Caroline looked out the car window as the driver turned west on Sixty-third Street and then south on Columbus Avenue. "Well, when you've only been married for three months, three weeks is a long time. A fourth of our married life spent apart, Nick. What's wrong with that picture?"
"I know, I know," he said. "We are going to have to do something about that. But I couldn't get out of this trip, Sunshine. You said you understood."
"I do. But that doesn't mean I have to like it." Caroline watched as Lincoln Center passed by her window.
"Okay, it's settled. We both hate being apart." Nick laughed. "But it won't be long before I'm staring into those beautiful blue eyes of yours. And by the way, what are you doing up so early? I tried your cell thinking I'd leave a message before I turned in. I didn't expect you to answer."
"I've got a review in the second hour of the show, and I haven't even written it yet."
"Naughty girl. That doesn't sound like you. What happened?"
"At the last minute, Meg called from Warrenstown and asked if I could bring some things up when I came. That daughter of yours has very specific tastes, and I wanted to make sure I got her exactly what she wanted. It took some time." Caroline omitted telling Nick about the pot she'd found in his daughter's room. Nor did she mention the cutting criticism her boss had hurled her way yesterday. She knew she would tell him all about that when they were together. But she didn't want to get into a discussion about Linus over the phone.
"That was good of you, Caroline. I know how hard you're trying with Meg, and I so appreciate it, honey. She's bound to come around, sweetheart. But . . ." His voice trailed off.
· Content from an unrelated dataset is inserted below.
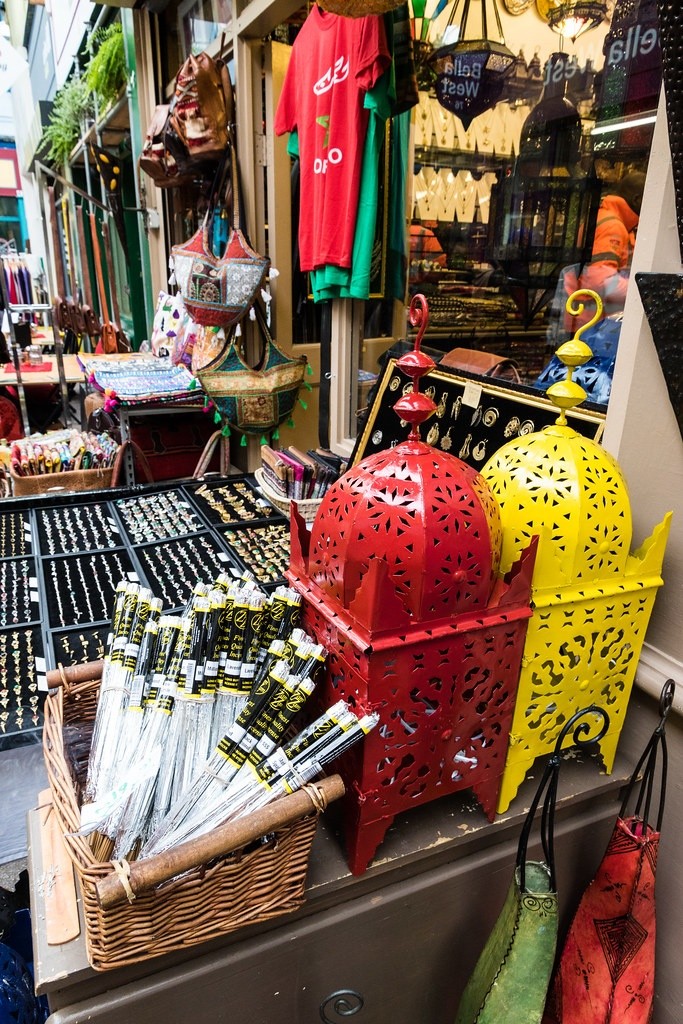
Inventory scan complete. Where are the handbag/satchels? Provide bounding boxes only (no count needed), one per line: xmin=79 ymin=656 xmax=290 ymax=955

"But I'm not her mother." Caroline finished the sentence for him. And I never will be, she thought as the sedan stopped across the street from the Broadcast Center.
Caroline knew that she could never take Meg's mother's place. She had lost her own mother at just about Meg's age from the same horrible disease. Caroline had started college with two parents and graduated an orphan. Pancreatic cancer took her mother when Caroline was a sophomore. A heart attack claimed her father eighteen months later. There still wasn't a day that went by that she didn't miss them. Caroline knew she always would.
So, in the months Caroline and Nick had dated and then married, she had understood the resentment Meg felt toward the woman who had taken her mother's place in her father's affections. She had been trying to be sensitive to Meg's emotions, excusing her moodiness and sarcasm, but she was becoming resentful herself. Dealing with a hostile stepchild was energy-sapping, and Caroline had found herself relieved when Meg left for Warrenstown for the summer. Now, having found the pot in Meg's closet, Caroline felt a new tension. It only compounded her anxiety about the possibility of losing her job.